Let's consider that. Is there any number for x that would output a nonreal y-value?
Yes, 0. If you plug in 0 for x, you get a nonreal y-value. Will any others? No. I've made a table of the first few domain options.
| Possible Domain | Corresponding y-value | Is it real? |
| -5 | \(\frac{1}{-5}\) | Yes |
| -4 | \(\frac{1}{-4}\) | Yes |
| -3 | \(\frac{1}{-3}\) | Yes |
| -2 | \(\frac{1}{-2}\) | Yes |
| -1 | \(\frac{1}{-1}\) | Yes |
| 0 | \(\frac{1}{0}\) | No, a number divided by 0 is undefined. |
| 1 | \(\frac{1}{1}\) | Yes |
| 2 | \(\frac{1}{2}\) | Yes |
| 3 | \(\frac{1}{3}\) | Yes |
| 4 | \(\frac{1}{4}\) | Yes |
| 5 | \(\frac{1}{5}\) | Yes |
You can see that any numer, except 0, will output a real y-value.

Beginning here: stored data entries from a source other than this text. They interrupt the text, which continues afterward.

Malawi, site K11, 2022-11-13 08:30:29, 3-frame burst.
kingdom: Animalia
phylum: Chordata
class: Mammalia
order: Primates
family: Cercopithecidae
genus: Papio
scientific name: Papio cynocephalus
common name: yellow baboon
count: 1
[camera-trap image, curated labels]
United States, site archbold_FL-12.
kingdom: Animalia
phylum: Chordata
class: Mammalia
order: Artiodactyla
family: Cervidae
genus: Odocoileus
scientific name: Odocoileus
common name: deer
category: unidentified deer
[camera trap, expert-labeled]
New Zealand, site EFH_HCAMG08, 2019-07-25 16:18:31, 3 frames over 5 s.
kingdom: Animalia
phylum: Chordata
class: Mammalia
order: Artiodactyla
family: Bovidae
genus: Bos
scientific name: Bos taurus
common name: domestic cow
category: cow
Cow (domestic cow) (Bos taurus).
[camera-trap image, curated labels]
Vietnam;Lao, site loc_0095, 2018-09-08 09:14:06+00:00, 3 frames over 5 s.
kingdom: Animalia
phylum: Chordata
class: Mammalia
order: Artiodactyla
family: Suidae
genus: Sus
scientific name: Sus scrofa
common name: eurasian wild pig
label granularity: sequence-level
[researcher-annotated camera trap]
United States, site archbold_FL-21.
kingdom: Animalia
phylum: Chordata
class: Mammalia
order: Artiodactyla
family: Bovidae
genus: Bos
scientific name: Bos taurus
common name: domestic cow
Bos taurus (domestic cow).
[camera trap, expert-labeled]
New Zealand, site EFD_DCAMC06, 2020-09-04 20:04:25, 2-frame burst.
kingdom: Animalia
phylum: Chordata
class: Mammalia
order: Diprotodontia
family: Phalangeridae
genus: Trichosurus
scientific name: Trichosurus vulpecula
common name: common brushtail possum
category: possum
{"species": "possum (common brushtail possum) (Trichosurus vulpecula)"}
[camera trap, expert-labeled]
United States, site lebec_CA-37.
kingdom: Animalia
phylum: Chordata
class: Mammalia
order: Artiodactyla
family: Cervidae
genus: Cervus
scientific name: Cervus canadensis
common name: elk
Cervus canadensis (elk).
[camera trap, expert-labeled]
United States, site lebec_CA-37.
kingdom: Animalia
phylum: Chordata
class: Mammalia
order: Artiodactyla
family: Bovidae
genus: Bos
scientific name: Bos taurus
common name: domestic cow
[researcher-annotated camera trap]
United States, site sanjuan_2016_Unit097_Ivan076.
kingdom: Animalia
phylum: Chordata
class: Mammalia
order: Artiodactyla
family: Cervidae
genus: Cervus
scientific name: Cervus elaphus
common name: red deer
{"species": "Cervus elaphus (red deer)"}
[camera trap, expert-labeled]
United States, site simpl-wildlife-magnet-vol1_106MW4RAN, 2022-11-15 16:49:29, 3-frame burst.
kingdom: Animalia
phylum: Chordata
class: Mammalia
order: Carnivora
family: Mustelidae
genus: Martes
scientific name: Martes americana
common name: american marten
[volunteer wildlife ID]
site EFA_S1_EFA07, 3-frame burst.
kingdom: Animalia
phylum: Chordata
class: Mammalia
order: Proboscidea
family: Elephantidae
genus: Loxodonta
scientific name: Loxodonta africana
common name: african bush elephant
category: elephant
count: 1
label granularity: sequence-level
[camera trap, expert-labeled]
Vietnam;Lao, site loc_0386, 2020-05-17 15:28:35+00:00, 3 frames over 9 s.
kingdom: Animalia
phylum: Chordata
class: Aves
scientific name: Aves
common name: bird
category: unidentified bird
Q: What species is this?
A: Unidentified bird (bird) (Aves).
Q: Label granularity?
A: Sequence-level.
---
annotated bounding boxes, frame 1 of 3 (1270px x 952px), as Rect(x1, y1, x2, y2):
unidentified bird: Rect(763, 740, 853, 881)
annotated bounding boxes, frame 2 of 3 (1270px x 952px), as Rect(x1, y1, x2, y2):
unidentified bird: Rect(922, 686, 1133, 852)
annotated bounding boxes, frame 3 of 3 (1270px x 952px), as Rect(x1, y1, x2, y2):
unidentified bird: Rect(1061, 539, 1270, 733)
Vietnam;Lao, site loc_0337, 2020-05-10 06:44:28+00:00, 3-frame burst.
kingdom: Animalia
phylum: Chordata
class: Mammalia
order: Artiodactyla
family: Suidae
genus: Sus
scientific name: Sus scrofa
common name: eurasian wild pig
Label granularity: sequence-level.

Therefore, the domain is any number that isn't 0.
Domain: \(\{x\in {\rm I\!R}\hspace{1mm}: x\neq0\}\)
In other words, the domain is apart of the real numbers except 0.
Let's think about the range, too. The range is set of all possible values that the function can actually produce. Let's try making a table for that:
| Possible Range | Corresponding x-value | Is it real? |
| -3 | \(-\frac{1}{3}\) | Yes |
| -2 | \(-\frac{1}{2}\) | Yes |
| -1 | \(-1\) | Yes |
| 0 | No solution | No |
| 1 | \(1\) | Yes |
| 2 | \(\frac{1}{2}\) | Yes |
| 3 | \(\frac{1}{3}\) | Yes |
You might be wondering why 0 has "no solution" on it. Well, let's try and solve it:
| \(y=\frac{1}{x}\) | Substitute in 0 for y. |
| \(0=\frac{1}{x}\) | Multiply my x on both sides. |
| \(0=1\) | This is a nonsensical answer. Since \(0\neq1\), there is no solution. Therefore, 0 cannot be a possible range value. |
Any other real number works, so our range is:
\(\{f(x)\in {\rm I\!R}\hspace{1mm}:f(x)\neq0\}\)
To recap, the domain and range is as follows
Domain: \(\{x\in {\rm I\!R}\hspace{1mm}: x\neq0\}\)
Range: \(\{f(x)\in {\rm I\!R}\hspace{1mm}:f(x)\neq0\}\)
To answer your second question about what does \(\{x|x\leq0\}\) mean. It means that x is a member of the real numbers such that x is nonnegative (0, 2/9, 1, π, 4.83333..., etc.). However, x has to be nonnegative, so it can't be -3/4, -5, -8.980333333..., etc.
+86 Thank you for your long response! I do actually know how to do the problem, I just didn't understand what that symbol meant in relation to the question. Thanks though.
+9466 I think {x|x < 0} is read like this: "x such that x is less than or equal to zero."
You can just read that vertical line like it says, "such that" ...that's how my teacher said it
I finally found a page that agrees with this... here . This might be a helpful page if you have any more questions about symbols like that.